──────── FRAGMENTO DEL DOCUMENTO

No, sus palabras no han cambiado: Anielle es ese pueblo muerto y solo, abandonado en el olvido y la nieve persigue en el invierno las últimas paredes que aún se alzan, y continúa aquel nidal de víboras en la cuna de aquel niño que nunca nadie vio, los fantasmas reclaman su minuto o sus horas, el silencio persigue a la soledad o viceversa… No es libro, soy yo otro. Hoy esas mismas frases que a mi memoria vuelan a medida que se alzan ante mí, riegan mejor el sentimiento.
Quizá cuando lo leí por vez primera, mi latido era asfalto, su lluvia no regó como hoy me riega, y siguió su camino entera, apenas ocupó un breve anaquel del cerebro, pero no llegó a entrar en mi emoción, como hoy sí entra.
Y no es que fuera inútil aquel tiempo, cuando leí con prisa, sin fijeza. Quizá entonces el joven que era no podía ir más lejos; mas La lluvia amarilla que leí entonces, pasó a la retaguardia, colaboró a llenar mi embalse; por eso en estos días está siendo más fructífera su lectura.
Incluso vaticino que mañana, cuando vuelva a leer sus pocas páginas, el fruto será aún mayor. Quizá entonces ya sepa que escribir es horadar la tierra con las manos para encontrar el barro que nos hace más humanos.

────────────────
──────── DATOS PROPORCIONADOS

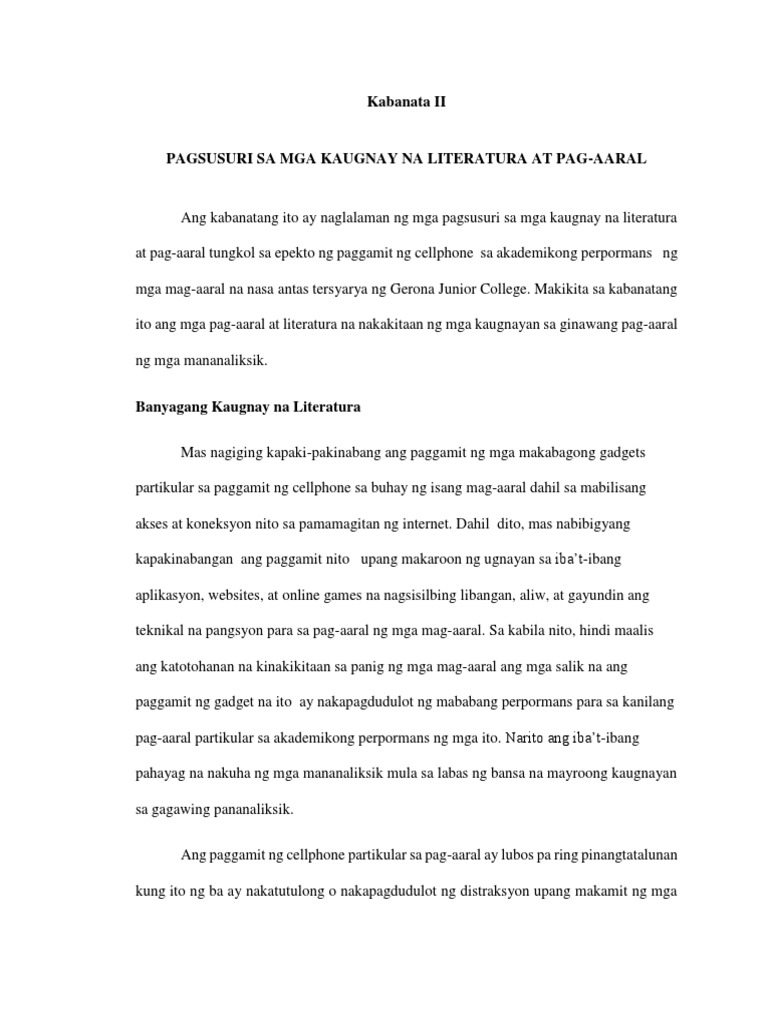 Kabanata II

PAGSUSURI SA MGA KAUGNAY NA LITERATURA AT PAG-AARAL

Ang kabanatang ito ay naglalaman ng mga pagsusuri sa mga kaugnay na literatura at pag-aaral tungkol sa epekto ng paggamit ng cellphone sa akademikong perpormans ng mga mag-aaral na nasa antas tersyarya ng Gerona Junior College. Makikita sa kabanatang ito ang mga pag-aaral at literatura na nakakitaan ng mga kaugnayan sa ginawang pag-aaral ng mga mananaliksik.

Banyagang Kaugnay na Literatura

Mas nagiging kapaki-pakinabang ang paggamit ng mga makabagong gadgets partikular sa paggamit ng cellphone sa buhay ng isang mag-aaral dahil sa mabilisang akses at koneksyon nito sa pamamagitan ng internet. Dahil dito, mas nabibigyang kapakinabangan ang paggamit nito upang makaroon ng ugnayan sa iba't-ibang aplikasyon, websites, at online games na nagsisilbing libangan, aliw, at gayundin ang teknikal na pangsyon para sa pag-aaral ng mga mag-aaral. Sa kabila nito, hindi maalis ang katotohanan na kinakikitaan sa panig ng mga mag-aaral ang mga salik na ang paggamit ng gadget na ito ay nakapagdudulot ng mababang perpormans para sa kanilang pag-aaral partikular sa akademikong perpormans ng mga ito. Narito ang iba't-ibang pahayag na nakuha ng mga mananaliksik mula sa labas ng bansa na mayroong kaugnayan sa gagawing pananaliksik.

Ang paggamit ng cellphone partikular sa pag-aaral ay lubos pa ring pinangtatalunan kung ito ng ba ay nakatutulong o nakapagdudulot ng distraksyon upang makamit ng mga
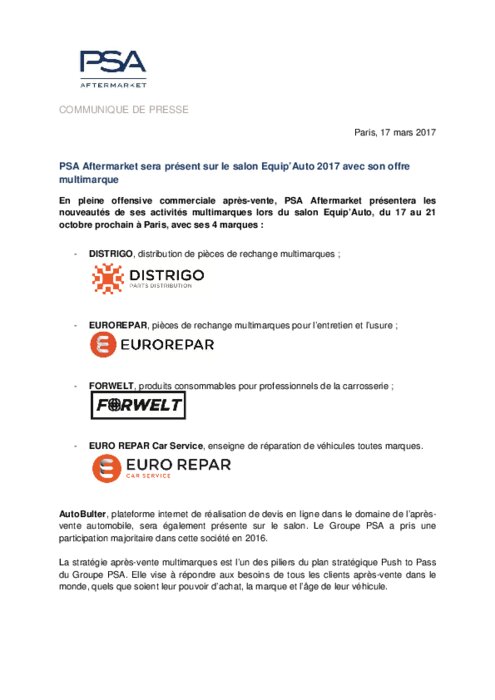 PSA
AFTERMARKET

COMMUNIQUE DE PRESSE

Paris, 17 mars 2017

PSA Aftermarket sera présent sur le salon Equip'Auto 2017 avec son offre multimarque

En pleine offensive commerciale après-vente, PSA Aftermarket présentera les nouveautés de ses activités multimarques lors du salon Equip'Auto, du 17 au 21 octobre prochain à Paris, avec ses 4 marques :

- DISTRIGO, distribution de pièces de rechange multimarques ;

DISTRIGO
PARTS DISTRIBUTION

- EUROREPAR, pièces de rechange multimarques pour l'entretien et l'usure ;

EUROREPAR

- FORWELT, produits consommables pour professionnels de la carrosserie ;

FORWELT

- EURO REPAR Car Service, enseigne de réparation de véhicules toutes marques.

EURO REPAR
CAR SERVICE

AutoButler, plateforme internet de réalisation de devis en ligne dans le domaine de l'après-vente automobile, sera également présente sur le salon. Le Groupe PSA a pris une participation majoritaire dans cette société en 2016.

La stratégie après-vente multimarques est l'un des piliers du plan stratégique Push to Pass du Groupe PSA. Elle vise à répondre aux besoins de tous les clients après-vente dans le monde, quels que soient leur pouvoir d'achat, la marque et l'âge de leur véhicule.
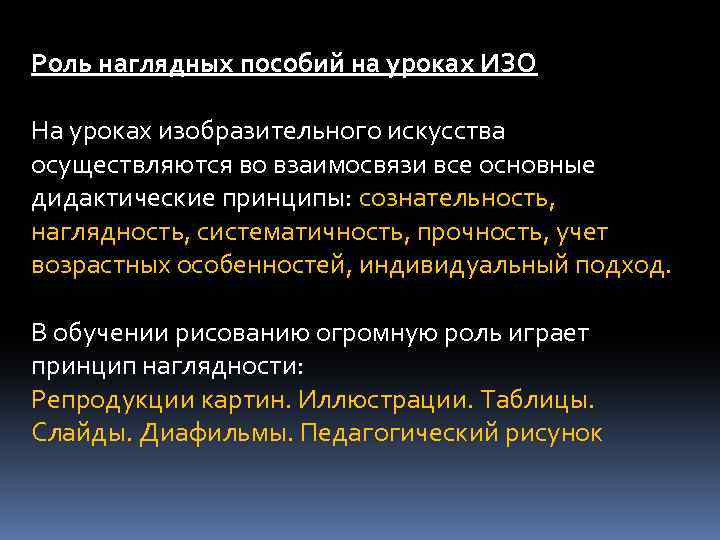 Роль наглядных пособий на уроках ИЗО

На уроках изобразительного искусства осуществляются во взаимосвязи все основные дидактические принципы: сознательность, наглядность, систематичность, прочность, учет возрастных особенностей, индивидуальный подход.

В обучении рисованию огромную роль играет принцип наглядности:
Репродукции картин. Иллюстрации. Таблицы. Слайды. Диафильмы. Педагогический рисунок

────────────────

● **EJERCICIOS**:
**1.** Responde a estas preguntas sobre el fragmento:
(a) ¿Qué persigue la nieve en el invierno?
(b) ¿De qué manera se leyó el libro en aquel tiempo?
(c) ¿Qué es escribir, según lo que quizá se sepa mañana?
**2.** Cita del fragmento, sin alterar nada, el pasaje que empieza con "No, sus palabras" y continúa hasta "hoy sí entra.".

● **RESPUESTAS**:
**1.**
(a) Las últimas paredes que aún se alzan.
(b) Con prisa, sin fijeza.
(c) Horadar la tierra con las manos para encontrar el barro que nos hace más humanos.

**2.**
No, sus palabras no han cambiado: Anielle es ese pueblo muerto y solo, abandonado en el olvido y la nieve persigue en el invierno las últimas paredes que aún se alzan, y continúa aquel nidal de víboras en la cuna de aquel niño que nunca nadie vio, los fantasmas reclaman su minuto o sus horas, el silencio persigue a la soledad o viceversa… No es libro, soy yo otro. Hoy esas mismas frases que a mi memoria vuelan a medida que se alzan ante mí, riegan mejor el sentimiento.
Quizá cuando lo leí por vez primera, mi latido era asfalto, su lluvia no regó como hoy me riega, y siguió su camino entera, apenas ocupó un breve anaquel del cerebro, pero no llegó a entrar en mi emoción, como hoy sí entra.